**DATA TO EXAMINE**.
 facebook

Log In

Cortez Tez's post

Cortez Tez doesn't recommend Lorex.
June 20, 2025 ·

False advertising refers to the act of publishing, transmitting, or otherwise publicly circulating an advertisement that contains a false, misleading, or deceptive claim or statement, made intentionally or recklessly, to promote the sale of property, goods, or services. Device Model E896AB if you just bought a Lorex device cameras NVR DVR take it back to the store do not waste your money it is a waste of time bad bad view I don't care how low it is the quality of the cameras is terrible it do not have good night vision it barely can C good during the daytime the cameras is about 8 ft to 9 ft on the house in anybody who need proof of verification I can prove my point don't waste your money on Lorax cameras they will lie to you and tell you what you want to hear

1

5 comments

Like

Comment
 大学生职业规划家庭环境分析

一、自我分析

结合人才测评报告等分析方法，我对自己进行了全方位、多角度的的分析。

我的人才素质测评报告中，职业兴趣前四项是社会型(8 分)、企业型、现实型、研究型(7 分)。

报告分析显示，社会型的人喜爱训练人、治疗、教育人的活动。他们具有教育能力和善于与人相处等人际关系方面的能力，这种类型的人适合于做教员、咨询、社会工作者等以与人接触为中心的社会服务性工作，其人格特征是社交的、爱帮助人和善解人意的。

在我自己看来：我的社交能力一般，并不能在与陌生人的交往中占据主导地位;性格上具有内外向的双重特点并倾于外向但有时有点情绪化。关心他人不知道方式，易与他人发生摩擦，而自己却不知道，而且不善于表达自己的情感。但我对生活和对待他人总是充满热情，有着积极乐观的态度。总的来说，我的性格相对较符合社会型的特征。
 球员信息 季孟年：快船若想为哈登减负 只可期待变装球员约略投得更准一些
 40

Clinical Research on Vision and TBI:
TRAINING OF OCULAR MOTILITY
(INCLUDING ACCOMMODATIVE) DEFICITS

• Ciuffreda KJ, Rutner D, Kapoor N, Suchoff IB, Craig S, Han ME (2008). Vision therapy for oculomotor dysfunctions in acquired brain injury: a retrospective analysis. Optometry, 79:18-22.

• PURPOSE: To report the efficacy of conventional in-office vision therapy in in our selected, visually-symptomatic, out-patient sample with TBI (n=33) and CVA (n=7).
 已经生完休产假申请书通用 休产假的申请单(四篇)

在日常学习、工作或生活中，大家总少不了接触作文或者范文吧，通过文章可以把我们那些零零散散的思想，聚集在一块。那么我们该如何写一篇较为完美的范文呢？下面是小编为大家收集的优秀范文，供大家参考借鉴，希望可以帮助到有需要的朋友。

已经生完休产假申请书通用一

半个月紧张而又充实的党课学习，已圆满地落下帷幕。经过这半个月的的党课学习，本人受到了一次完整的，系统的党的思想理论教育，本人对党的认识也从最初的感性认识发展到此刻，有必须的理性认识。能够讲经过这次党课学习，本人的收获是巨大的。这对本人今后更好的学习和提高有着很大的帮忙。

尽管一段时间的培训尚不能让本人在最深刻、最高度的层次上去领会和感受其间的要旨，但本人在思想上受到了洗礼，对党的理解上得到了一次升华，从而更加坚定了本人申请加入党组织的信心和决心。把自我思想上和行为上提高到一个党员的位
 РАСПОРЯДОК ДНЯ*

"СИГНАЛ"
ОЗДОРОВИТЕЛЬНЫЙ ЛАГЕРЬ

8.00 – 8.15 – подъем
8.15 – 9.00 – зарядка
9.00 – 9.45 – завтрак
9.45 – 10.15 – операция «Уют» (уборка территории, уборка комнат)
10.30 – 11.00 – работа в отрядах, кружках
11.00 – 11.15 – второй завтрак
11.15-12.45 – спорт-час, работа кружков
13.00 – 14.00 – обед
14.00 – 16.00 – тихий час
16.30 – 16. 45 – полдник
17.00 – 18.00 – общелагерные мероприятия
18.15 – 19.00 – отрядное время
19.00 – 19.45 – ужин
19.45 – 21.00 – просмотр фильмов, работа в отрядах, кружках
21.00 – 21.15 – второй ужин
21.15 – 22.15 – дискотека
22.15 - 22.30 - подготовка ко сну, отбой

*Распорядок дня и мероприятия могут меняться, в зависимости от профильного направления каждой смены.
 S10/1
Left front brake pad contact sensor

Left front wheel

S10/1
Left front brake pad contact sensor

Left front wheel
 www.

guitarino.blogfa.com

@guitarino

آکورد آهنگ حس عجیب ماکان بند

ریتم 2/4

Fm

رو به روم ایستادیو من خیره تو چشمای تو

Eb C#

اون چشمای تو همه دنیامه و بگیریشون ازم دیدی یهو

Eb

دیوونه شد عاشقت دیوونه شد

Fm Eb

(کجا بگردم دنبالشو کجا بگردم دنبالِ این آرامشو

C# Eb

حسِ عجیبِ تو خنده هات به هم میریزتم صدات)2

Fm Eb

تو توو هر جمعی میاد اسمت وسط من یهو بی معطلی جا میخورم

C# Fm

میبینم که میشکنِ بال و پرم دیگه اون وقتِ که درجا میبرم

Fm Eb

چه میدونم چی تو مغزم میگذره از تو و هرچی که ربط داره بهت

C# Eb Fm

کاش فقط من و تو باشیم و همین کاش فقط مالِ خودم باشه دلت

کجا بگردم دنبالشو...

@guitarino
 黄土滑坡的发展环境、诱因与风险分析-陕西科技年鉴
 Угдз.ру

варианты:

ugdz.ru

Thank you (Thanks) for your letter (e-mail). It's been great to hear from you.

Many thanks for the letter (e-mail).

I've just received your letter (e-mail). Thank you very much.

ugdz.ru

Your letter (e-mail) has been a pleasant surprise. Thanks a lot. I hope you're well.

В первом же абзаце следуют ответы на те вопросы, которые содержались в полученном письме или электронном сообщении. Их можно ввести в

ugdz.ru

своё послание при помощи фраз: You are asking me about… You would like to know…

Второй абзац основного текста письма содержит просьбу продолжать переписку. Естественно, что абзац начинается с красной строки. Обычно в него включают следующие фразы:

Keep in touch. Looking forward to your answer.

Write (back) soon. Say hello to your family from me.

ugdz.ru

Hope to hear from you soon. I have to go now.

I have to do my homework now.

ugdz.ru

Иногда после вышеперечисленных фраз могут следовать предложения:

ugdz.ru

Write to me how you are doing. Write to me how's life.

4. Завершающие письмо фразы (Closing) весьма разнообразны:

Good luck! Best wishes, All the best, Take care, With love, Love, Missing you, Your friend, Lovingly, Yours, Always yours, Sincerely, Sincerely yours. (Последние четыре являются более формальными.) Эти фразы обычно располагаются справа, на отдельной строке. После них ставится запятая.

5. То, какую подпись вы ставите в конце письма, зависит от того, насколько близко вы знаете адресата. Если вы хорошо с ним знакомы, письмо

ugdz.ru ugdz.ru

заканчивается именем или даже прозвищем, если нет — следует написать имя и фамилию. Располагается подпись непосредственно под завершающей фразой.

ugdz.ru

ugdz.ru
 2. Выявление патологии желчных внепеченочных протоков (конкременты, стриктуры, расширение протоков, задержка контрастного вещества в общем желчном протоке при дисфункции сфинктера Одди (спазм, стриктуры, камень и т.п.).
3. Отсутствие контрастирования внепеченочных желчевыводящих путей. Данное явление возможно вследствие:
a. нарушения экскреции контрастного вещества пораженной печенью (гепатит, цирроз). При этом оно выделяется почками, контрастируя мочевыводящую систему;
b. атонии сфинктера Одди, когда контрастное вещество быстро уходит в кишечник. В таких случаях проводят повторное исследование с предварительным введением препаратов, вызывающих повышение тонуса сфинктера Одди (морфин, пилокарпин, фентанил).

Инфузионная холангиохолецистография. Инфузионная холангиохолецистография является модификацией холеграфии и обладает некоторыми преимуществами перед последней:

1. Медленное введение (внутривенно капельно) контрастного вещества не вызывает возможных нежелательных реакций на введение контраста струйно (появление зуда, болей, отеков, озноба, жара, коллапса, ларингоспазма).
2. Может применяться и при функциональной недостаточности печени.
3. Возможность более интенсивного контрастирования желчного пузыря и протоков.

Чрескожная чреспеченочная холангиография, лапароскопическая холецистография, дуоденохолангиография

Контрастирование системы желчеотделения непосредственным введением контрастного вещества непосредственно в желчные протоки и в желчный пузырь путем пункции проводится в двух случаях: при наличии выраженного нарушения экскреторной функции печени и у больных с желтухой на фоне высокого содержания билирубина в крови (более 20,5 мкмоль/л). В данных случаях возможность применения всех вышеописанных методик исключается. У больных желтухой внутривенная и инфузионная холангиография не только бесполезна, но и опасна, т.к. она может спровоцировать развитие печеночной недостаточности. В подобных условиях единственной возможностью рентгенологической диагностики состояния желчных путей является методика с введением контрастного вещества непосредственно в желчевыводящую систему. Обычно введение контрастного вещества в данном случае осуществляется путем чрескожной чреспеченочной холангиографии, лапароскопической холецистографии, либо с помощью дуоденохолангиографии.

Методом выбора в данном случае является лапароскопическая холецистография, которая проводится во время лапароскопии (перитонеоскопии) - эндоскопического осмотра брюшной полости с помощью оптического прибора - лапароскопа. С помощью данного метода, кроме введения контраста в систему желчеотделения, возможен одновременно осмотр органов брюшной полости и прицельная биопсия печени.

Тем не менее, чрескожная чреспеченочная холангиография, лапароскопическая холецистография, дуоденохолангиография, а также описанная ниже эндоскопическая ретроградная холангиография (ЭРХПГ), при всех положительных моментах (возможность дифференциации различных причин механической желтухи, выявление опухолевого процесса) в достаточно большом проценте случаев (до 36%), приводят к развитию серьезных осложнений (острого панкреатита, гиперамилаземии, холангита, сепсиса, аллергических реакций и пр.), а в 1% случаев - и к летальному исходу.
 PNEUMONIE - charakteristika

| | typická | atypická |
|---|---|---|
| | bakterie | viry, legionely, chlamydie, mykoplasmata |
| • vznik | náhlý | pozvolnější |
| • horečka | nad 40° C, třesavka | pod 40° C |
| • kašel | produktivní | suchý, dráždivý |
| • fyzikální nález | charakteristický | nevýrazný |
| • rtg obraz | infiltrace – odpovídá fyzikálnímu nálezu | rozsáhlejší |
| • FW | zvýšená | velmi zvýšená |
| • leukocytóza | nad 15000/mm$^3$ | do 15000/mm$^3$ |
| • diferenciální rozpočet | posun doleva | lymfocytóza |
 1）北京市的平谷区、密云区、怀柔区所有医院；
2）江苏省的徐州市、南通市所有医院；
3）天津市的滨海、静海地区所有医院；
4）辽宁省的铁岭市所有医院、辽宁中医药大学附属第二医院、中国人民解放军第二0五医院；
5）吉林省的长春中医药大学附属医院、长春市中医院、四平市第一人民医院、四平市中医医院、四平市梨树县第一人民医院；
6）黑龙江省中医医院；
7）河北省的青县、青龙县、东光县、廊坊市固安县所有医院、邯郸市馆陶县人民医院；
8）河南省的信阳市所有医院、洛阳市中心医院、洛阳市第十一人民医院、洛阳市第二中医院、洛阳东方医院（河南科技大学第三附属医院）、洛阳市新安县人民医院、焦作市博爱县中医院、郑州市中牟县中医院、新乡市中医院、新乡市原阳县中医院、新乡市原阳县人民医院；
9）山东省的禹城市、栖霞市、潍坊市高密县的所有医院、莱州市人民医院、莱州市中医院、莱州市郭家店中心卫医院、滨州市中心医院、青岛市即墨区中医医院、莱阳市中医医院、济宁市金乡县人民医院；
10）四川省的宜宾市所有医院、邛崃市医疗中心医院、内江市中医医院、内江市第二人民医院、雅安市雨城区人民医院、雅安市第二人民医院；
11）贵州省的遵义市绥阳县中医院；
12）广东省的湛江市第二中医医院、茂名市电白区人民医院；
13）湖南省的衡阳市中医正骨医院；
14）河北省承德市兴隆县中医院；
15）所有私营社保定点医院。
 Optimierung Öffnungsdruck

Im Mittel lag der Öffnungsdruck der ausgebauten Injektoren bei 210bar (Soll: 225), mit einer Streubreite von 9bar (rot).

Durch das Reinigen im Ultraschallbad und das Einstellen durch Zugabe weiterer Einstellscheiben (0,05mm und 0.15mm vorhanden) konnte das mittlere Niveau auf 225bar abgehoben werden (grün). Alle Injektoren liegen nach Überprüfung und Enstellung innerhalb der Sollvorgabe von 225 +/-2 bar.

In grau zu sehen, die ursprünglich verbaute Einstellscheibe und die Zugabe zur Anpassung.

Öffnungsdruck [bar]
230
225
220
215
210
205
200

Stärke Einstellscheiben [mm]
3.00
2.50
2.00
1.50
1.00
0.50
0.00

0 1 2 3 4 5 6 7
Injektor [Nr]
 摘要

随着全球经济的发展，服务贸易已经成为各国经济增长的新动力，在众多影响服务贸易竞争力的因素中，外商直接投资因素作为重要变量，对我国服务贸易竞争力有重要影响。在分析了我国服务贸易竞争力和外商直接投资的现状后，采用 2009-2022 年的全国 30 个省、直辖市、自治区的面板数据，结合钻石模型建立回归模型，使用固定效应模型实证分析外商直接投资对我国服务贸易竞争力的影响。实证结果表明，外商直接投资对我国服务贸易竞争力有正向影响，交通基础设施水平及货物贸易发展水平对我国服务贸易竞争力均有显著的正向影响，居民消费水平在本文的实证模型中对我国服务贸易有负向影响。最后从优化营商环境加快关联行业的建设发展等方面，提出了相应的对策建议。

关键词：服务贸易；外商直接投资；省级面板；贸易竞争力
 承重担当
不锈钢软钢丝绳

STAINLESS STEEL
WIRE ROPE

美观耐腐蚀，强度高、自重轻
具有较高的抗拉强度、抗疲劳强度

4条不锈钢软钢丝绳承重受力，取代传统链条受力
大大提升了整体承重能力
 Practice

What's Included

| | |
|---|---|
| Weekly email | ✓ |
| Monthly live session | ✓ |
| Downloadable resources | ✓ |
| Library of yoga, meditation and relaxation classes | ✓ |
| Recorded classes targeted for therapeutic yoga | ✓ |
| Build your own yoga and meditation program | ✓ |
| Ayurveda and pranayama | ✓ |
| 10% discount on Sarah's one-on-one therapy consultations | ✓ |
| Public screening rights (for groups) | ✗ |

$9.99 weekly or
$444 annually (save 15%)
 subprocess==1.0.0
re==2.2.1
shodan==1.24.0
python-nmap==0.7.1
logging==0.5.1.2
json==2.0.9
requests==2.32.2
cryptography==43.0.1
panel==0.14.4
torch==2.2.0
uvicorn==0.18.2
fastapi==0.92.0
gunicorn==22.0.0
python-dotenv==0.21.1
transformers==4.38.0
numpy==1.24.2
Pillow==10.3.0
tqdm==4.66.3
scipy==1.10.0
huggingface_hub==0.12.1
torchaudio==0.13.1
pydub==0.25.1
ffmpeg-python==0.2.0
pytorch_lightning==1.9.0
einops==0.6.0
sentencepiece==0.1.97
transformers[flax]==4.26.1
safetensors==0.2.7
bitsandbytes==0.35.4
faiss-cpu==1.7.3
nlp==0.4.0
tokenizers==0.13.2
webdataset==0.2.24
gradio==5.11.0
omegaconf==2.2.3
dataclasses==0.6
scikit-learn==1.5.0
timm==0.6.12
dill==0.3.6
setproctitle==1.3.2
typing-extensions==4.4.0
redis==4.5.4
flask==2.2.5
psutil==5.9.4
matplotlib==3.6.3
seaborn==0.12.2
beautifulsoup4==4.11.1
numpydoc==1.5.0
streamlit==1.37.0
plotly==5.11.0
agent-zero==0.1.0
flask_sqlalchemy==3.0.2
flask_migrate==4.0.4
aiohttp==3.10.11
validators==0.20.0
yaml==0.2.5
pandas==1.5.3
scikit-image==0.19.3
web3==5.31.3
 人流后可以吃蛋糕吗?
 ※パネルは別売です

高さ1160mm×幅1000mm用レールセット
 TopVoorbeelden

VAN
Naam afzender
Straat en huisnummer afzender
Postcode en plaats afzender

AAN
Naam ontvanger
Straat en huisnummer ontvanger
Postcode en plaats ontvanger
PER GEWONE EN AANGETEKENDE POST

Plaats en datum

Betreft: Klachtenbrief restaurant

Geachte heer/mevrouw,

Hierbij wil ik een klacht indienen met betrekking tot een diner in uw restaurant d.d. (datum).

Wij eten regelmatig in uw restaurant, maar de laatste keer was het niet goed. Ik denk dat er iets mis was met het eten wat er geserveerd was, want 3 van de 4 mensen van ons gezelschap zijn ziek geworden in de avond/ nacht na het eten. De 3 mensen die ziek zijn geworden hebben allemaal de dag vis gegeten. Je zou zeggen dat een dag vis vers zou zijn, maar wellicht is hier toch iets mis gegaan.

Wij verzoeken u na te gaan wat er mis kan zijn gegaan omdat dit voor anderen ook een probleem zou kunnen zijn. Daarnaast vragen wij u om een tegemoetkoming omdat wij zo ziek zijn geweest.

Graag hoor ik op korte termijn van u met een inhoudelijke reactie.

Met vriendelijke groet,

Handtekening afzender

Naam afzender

**WHAT IS REQUIRED**.
Only the lines from the one containing "Wij verzoeken u" to the end of the data should be printed, exactly as they stand.

**TASK RESPONSE**.
Wij verzoeken u na te gaan wat er mis kan zijn gegaan omdat dit voor anderen ook een probleem zou kunnen zijn. Daarnaast vragen wij u om een tegemoetkoming omdat wij zo ziek zijn geweest.

Graag hoor ik op korte termijn van u met een inhoudelijke reactie.

Met vriendelijke groet,

Handtekening afzender

Naam afzender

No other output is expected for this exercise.